**The request:**
Lay out every line of the items below as a numbered list, omitting blank lines.

**Records:**
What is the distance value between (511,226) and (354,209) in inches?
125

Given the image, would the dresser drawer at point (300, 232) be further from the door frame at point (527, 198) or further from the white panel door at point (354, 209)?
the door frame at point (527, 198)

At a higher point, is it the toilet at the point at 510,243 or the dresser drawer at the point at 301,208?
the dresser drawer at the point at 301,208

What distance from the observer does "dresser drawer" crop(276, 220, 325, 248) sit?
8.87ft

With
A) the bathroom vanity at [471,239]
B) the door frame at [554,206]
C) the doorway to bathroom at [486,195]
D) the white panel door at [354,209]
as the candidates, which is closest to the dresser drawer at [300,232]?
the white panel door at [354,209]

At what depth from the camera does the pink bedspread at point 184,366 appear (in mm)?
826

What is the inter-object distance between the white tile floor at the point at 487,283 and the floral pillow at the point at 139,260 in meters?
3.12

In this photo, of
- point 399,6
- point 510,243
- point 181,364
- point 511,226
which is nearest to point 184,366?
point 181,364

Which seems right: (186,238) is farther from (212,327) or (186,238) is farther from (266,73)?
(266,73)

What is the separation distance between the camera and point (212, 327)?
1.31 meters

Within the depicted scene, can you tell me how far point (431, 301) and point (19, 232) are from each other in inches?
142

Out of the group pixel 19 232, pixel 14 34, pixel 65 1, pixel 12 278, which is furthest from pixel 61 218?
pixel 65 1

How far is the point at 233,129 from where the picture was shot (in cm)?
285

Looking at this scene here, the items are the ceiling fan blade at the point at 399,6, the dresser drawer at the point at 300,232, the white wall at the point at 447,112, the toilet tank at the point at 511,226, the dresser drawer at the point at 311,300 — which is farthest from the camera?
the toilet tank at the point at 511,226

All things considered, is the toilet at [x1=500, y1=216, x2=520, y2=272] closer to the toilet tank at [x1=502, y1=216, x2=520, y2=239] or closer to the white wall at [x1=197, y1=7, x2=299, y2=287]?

**The response:**
1. What is the distance value between (511,226) and (354,209) in inches?
2. 125
3. Given the image, would the dresser drawer at point (300, 232) be further from the door frame at point (527, 198) or further from the white panel door at point (354, 209)?
4. the door frame at point (527, 198)
5. At a higher point, is it the toilet at the point at 510,243 or the dresser drawer at the point at 301,208?
6. the dresser drawer at the point at 301,208
7. What distance from the observer does "dresser drawer" crop(276, 220, 325, 248) sit?
8. 8.87ft
9. With
10. A) the bathroom vanity at [471,239]
11. B) the door frame at [554,206]
12. C) the doorway to bathroom at [486,195]
13. D) the white panel door at [354,209]
14. as the candidates, which is closest to the dresser drawer at [300,232]?
15. the white panel door at [354,209]
16. At what depth from the camera does the pink bedspread at point 184,366 appear (in mm)?
17. 826
18. What is the inter-object distance between the white tile floor at the point at 487,283 and the floral pillow at the point at 139,260 in meters?
19. 3.12
20. In this photo, of
21. - point 399,6
22. - point 510,243
23. - point 181,364
24. - point 511,226
25. which is nearest to point 184,366?
26. point 181,364
27. Which seems right: (186,238) is farther from (212,327) or (186,238) is farther from (266,73)?
28. (266,73)
29. What is the separation distance between the camera and point (212, 327)?
30. 1.31 meters
31. Within the depicted scene, can you tell me how far point (431, 301) and point (19, 232) are from each other in inches?
32. 142
33. Out of the group pixel 19 232, pixel 14 34, pixel 65 1, pixel 12 278, which is furthest from pixel 61 218?
34. pixel 65 1
35. How far is the point at 233,129 from where the picture was shot (in cm)?
36. 285
37. Looking at this scene here, the items are the ceiling fan blade at the point at 399,6, the dresser drawer at the point at 300,232, the white wall at the point at 447,112, the toilet tank at the point at 511,226, the dresser drawer at the point at 311,300 — which is farthest from the camera?
38. the toilet tank at the point at 511,226
39. All things considered, is the toilet at [x1=500, y1=216, x2=520, y2=272] closer to the toilet tank at [x1=502, y1=216, x2=520, y2=239] or closer to the white wall at [x1=197, y1=7, x2=299, y2=287]?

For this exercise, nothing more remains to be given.